Asia Pacific: AIDS Grants Tackle Gay HIV Spread
December 22, 2009
Australia recently pledged to provide $3 million (US $2.65 million) over the next three years for HIV prevention among men who have sex with men (MSM) in the Asia Pacific region. The AusAid grant will target Indonesia, Burma and Papua New Guinea. Critics, however, say MSM programs have been overlooked in the region for some time, and the amount pales in comparison with what is needed.
"The [Independent Commission on AIDS in Asia] report, released in 2008, indicated that by 2020 infections arising from sex between men would be the largest single contributor across Asia for new infections, so it would contribute to 46 percent of new infections by 2020 unless programs scale up for MSM," said Don Baxter, executive director of the Australian Federation of AIDS Organizations. Effective HIV prevention efforts would need "something like $30 million to $60 million (US $26.5 million-$35 million) over the next five years on gay men and MSM in the region," Baxter said.

_Task details_. Repeat word for word the part of the article on AIDS grants in the Asia Pacific that falls between "Asia Pacific: AIDS" and "what is needed.", inclusive.

_Record set_.
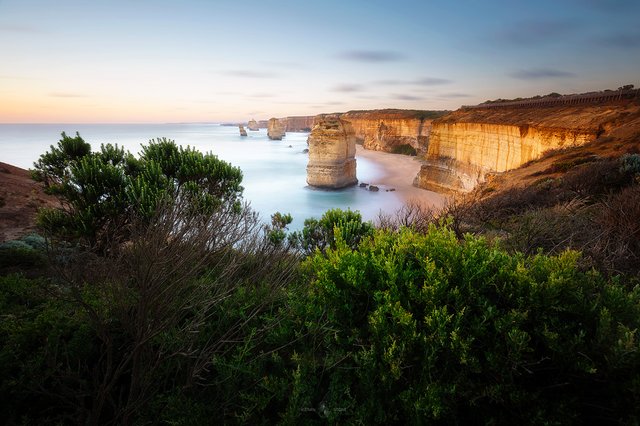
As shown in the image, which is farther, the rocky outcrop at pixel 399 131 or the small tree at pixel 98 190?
the rocky outcrop at pixel 399 131

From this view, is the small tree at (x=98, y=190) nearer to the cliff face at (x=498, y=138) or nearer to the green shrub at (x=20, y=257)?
the green shrub at (x=20, y=257)

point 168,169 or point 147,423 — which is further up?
point 168,169

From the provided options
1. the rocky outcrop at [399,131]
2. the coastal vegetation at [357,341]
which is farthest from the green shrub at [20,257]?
the rocky outcrop at [399,131]

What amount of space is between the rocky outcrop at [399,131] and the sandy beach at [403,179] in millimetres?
4986

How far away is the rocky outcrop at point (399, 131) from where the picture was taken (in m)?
Result: 78.2

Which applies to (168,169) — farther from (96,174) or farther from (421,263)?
(421,263)

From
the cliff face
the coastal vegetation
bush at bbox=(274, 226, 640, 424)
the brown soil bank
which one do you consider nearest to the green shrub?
the brown soil bank

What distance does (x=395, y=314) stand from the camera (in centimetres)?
367

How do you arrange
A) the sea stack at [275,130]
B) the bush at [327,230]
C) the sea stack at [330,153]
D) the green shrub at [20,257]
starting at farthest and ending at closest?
the sea stack at [275,130]
the sea stack at [330,153]
the bush at [327,230]
the green shrub at [20,257]

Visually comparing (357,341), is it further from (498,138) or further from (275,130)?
(275,130)

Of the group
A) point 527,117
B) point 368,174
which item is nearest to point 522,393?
point 527,117

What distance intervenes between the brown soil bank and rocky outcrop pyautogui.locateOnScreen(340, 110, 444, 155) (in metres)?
57.9

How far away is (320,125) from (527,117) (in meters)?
22.7

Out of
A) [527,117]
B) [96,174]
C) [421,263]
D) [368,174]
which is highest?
[527,117]
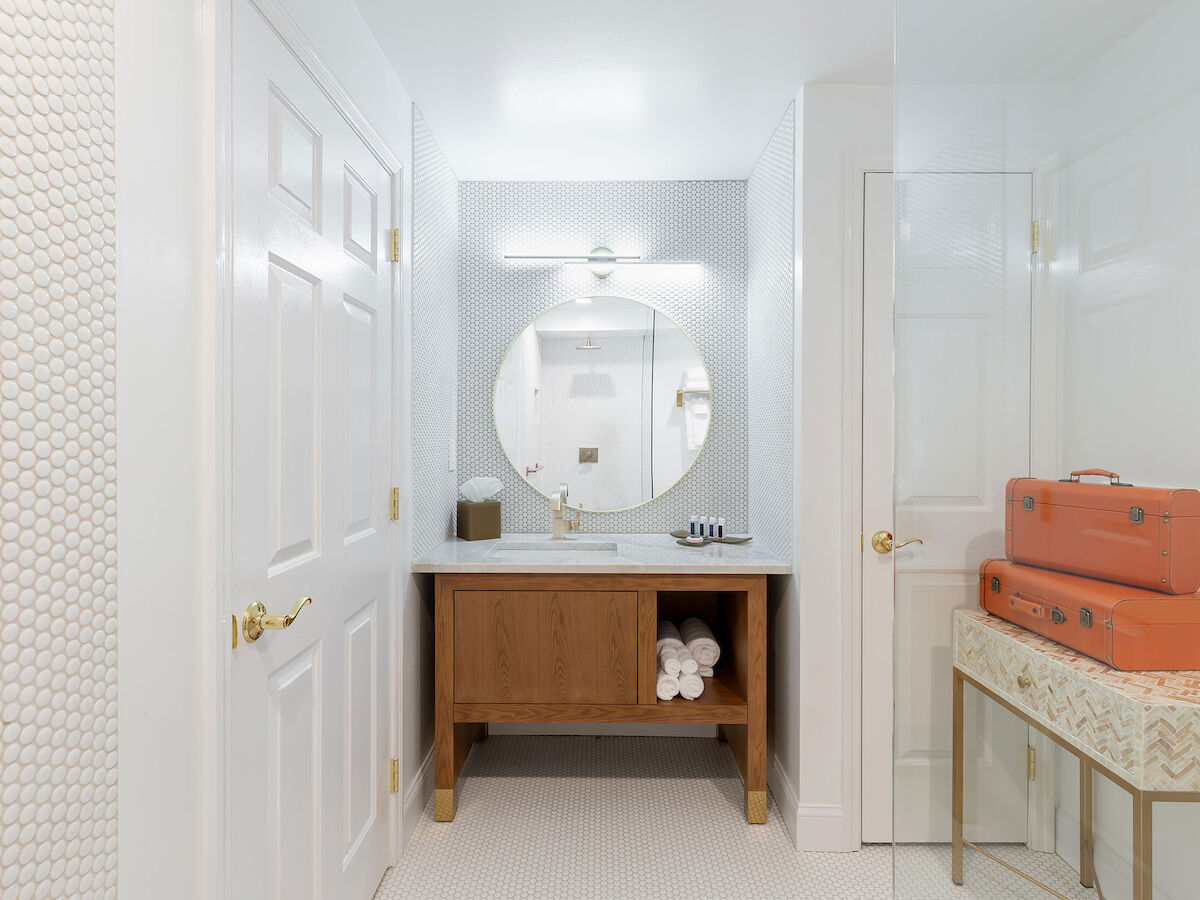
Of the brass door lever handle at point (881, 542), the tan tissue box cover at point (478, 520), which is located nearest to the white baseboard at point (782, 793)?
the brass door lever handle at point (881, 542)

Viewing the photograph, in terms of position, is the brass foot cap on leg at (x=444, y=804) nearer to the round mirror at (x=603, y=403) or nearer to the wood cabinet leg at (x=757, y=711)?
the wood cabinet leg at (x=757, y=711)

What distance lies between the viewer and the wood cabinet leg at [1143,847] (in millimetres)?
651

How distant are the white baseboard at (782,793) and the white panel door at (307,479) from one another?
1.27 m

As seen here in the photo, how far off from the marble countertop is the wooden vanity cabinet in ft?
0.12

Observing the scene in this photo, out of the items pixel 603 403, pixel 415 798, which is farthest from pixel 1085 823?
pixel 603 403

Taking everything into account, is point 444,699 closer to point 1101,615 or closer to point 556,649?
point 556,649

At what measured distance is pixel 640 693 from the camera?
2438mm

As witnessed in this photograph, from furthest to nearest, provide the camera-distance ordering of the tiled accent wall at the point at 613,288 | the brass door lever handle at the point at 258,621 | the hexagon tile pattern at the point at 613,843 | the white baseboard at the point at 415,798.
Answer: the tiled accent wall at the point at 613,288, the white baseboard at the point at 415,798, the hexagon tile pattern at the point at 613,843, the brass door lever handle at the point at 258,621

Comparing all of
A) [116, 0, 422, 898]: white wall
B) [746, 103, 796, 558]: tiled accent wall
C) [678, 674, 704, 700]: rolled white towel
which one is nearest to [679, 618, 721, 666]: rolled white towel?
[678, 674, 704, 700]: rolled white towel

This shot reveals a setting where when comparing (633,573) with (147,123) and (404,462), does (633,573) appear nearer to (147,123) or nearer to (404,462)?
(404,462)

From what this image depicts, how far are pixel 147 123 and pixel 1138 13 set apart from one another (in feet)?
3.77

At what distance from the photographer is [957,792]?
0.94m

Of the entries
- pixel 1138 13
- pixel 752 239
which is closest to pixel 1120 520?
pixel 1138 13

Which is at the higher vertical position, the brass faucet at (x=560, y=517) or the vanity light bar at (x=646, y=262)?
the vanity light bar at (x=646, y=262)
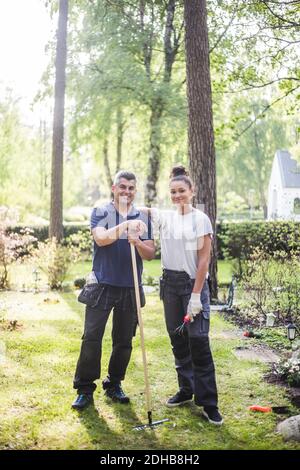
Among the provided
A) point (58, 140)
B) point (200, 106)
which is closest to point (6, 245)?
point (58, 140)

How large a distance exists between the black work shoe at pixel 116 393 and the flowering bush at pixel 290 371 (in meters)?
1.49

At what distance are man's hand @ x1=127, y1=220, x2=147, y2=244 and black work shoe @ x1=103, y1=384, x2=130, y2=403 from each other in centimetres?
133

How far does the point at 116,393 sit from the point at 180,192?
1775 millimetres

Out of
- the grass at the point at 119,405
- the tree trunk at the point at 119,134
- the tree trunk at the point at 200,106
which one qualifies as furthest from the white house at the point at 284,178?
the grass at the point at 119,405

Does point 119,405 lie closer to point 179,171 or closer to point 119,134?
point 179,171

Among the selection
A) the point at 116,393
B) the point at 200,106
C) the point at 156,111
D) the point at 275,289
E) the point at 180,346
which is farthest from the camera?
the point at 156,111

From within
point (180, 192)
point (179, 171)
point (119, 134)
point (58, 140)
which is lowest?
point (180, 192)

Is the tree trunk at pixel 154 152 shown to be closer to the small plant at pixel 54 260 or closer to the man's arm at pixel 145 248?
the small plant at pixel 54 260

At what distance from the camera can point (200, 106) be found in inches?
309

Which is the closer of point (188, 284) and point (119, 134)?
point (188, 284)

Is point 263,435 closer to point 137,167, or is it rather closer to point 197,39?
point 197,39

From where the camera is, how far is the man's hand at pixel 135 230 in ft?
12.3
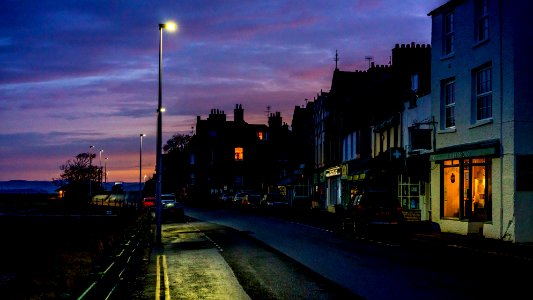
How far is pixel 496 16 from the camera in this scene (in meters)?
24.5

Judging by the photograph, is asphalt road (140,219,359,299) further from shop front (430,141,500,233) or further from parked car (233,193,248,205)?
parked car (233,193,248,205)

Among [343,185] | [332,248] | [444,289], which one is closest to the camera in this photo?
[444,289]

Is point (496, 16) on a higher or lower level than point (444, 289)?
higher

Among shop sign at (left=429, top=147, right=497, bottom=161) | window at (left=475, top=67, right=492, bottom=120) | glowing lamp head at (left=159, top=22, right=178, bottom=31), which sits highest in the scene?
glowing lamp head at (left=159, top=22, right=178, bottom=31)

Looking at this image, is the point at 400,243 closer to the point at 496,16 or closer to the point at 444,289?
the point at 496,16

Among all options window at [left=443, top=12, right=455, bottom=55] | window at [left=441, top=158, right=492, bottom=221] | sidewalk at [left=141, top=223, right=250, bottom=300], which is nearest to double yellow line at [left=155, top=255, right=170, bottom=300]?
sidewalk at [left=141, top=223, right=250, bottom=300]

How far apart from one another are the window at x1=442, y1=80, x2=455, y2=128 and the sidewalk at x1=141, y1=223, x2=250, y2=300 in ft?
41.4

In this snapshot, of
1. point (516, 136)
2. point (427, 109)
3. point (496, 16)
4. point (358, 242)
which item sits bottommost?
point (358, 242)

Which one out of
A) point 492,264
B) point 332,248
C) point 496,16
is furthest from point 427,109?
point 492,264

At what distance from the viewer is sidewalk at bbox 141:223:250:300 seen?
12.8m

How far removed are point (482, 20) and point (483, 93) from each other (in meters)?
3.09

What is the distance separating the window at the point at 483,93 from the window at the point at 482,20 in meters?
1.42

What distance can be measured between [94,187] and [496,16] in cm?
11433

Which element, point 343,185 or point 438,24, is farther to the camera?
point 343,185
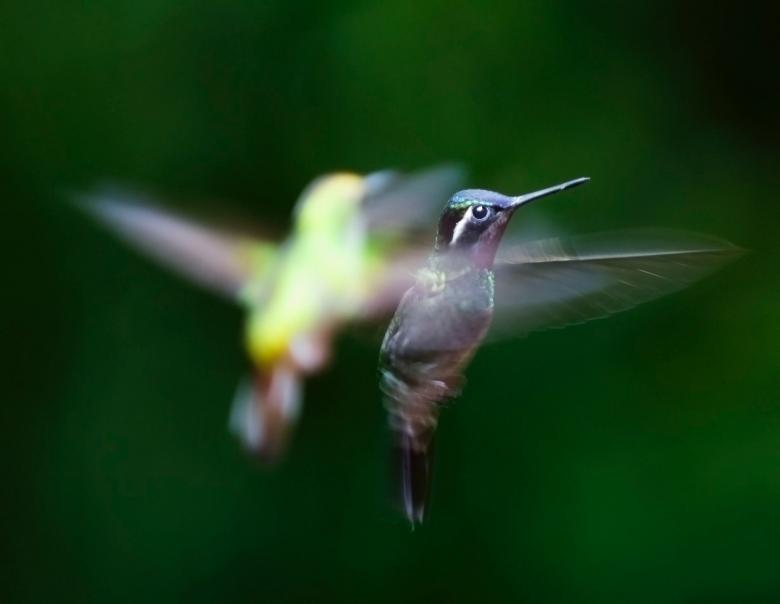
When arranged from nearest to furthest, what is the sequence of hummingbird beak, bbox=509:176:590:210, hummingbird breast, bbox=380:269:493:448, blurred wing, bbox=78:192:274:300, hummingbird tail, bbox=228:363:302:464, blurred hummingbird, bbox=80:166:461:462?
hummingbird beak, bbox=509:176:590:210
hummingbird breast, bbox=380:269:493:448
blurred hummingbird, bbox=80:166:461:462
blurred wing, bbox=78:192:274:300
hummingbird tail, bbox=228:363:302:464

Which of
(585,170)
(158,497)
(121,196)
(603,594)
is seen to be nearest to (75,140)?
(158,497)

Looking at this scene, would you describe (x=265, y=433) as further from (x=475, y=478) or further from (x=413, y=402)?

_Written answer_.
Asia Pacific: AIDS Grants Tackle Gay HIV Spread
December 22, 2009
Australia recently pledged to provide $3 million (US $2.65 million) over the next three years for HIV prevention among men who have sex with men (MSM) in the Asia Pacific region. The AusAid grant will target Indonesia, Burma and Papua New Guinea. Critics, however, say MSM programs have been overlooked in the region for some time, and the amount pales in comparison with what is needed.